STATED EXERCISE 1 = Can you retype the Apache Airflow guide word for word, everything from "Airflow stands out" down to "top of everything."?
STATED EXERCISE 2 = Would you continue the Apache Airflow guide from its final line?

EXCERPTED PASSAGE =

····················

Apache Airflow Part 1: What is Apache Airflow? A Beginner’s Guide to Workflow Orchestration

In today’s fast-paced data-driven world, businesses face increasingly complex workflows that need seamless coordination. Enter Apache Airflow—an open-source tool designed to simplify the process of creating, scheduling, and monitoring batch workflows. With Airflow, organizations can automate their data pipelines and ensure tasks are executed smoothly, thanks to its flexible Python-based framework.

Airflow stands out with its ability to integrate across different technologies, making it a go-to solution for managing workflows. Whether you’re orchestrating data pipelines or scheduling task execution, Airflow provides a user-friendly interface to help you stay on top of everything.

In this blog post, we’ll explore what makes Airflow a powerful tool for workflow management, its key components, and how it can help streamline complex business processes. Let’s dive in!

What is Airflow?

····················

DATA EXTRACT =
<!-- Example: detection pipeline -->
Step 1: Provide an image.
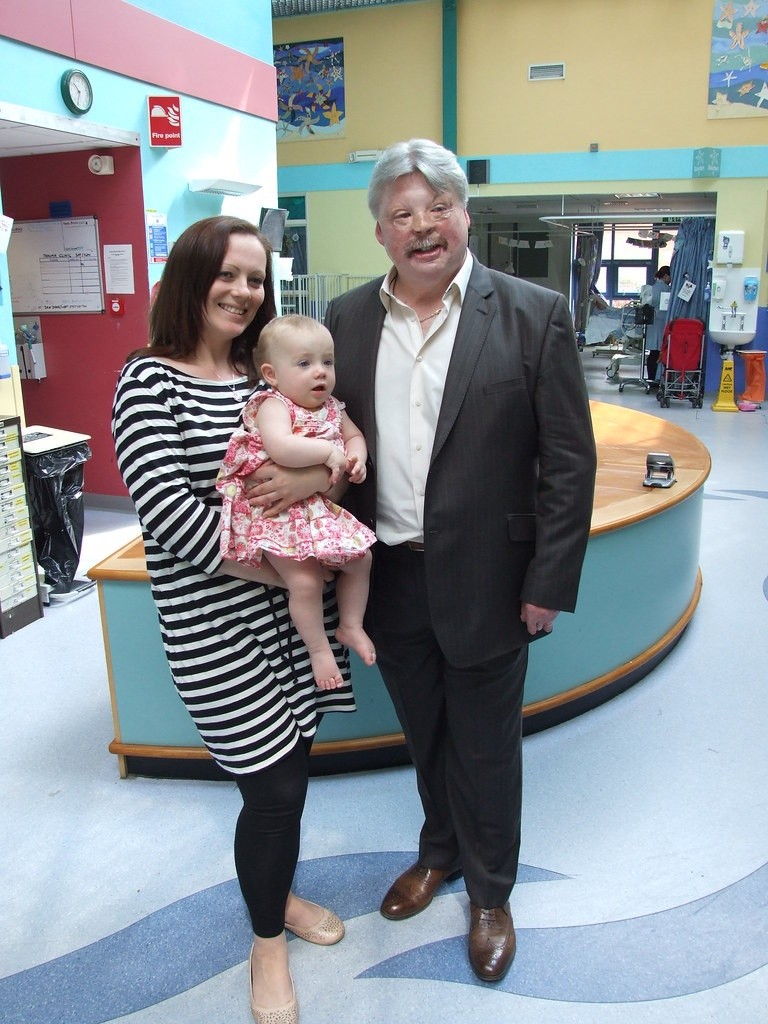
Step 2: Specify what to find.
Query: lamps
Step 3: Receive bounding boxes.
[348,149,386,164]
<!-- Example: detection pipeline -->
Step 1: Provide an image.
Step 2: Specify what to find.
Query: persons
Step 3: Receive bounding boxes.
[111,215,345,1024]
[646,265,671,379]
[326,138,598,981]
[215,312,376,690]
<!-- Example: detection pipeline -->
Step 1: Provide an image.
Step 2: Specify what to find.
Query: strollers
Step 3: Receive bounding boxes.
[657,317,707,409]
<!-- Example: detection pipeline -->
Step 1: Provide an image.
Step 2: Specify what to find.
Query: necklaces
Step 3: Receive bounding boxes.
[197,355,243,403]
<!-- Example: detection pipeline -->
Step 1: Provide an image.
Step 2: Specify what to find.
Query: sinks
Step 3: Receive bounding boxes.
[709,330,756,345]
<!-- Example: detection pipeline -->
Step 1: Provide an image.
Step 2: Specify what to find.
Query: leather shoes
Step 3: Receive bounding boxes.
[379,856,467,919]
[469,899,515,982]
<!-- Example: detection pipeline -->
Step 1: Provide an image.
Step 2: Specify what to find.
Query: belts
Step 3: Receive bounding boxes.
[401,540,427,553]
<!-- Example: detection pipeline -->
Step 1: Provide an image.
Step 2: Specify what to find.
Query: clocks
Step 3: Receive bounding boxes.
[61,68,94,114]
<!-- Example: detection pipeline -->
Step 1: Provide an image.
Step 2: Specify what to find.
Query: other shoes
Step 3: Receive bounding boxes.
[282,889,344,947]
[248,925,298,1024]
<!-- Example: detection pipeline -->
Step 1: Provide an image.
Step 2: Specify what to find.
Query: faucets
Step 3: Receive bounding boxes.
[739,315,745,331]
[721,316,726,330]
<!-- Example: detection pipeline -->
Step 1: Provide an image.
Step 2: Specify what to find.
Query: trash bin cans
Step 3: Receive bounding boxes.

····················

RESULT 1 =
Airflow stands out with its ability to integrate across different technologies, making it a go-to solution for managing workflows. Whether you’re orchestrating data pipelines or scheduling task execution, Airflow provides a user-friendly interface to help you stay on top of everything.

RESULT 2 =
Apache Airflow is an open-source tool developed to address the growing complexity of business workflows, enabling the creation, scheduling, and monitoring of batch workflows. With its extensible Python framework, Airflow allows for the seamless integration of workflows across various technologies. It provides key functionalities, such as orchestrating data pipelines, ensuring tasks are executed according to their dependencies, and offering a user-friendly interface for monitoring and managing task statuses.

 Airflow’s notable features include its scalability, which adapts to varying workloads; dynamic nature, enabling the creation of data pipelines using Python; and extensibility, allowing for integration with different technologies through operators. The intuitive user interface further simplifies the detection and resolution of errors within data pipelines, providing clear insights into which tasks or operators encountered issues.

The main components of Airflow

The Directed Acyclic Graph (DAG) is the central component of Apache Airflow. It  represents a collection of tasks that are executed in a specific order, based on their dependencies. Each DAG defines the structure of a workflow and ensures tasks are executed in sequence without circular dependencies.

A task is a single unit of work within a DAG, representing an individual step in the workflow. Operators are predefined building blocks in Airflow that define what each task does, such as executing a Python function, running a bash command, or interacting with databases or external services.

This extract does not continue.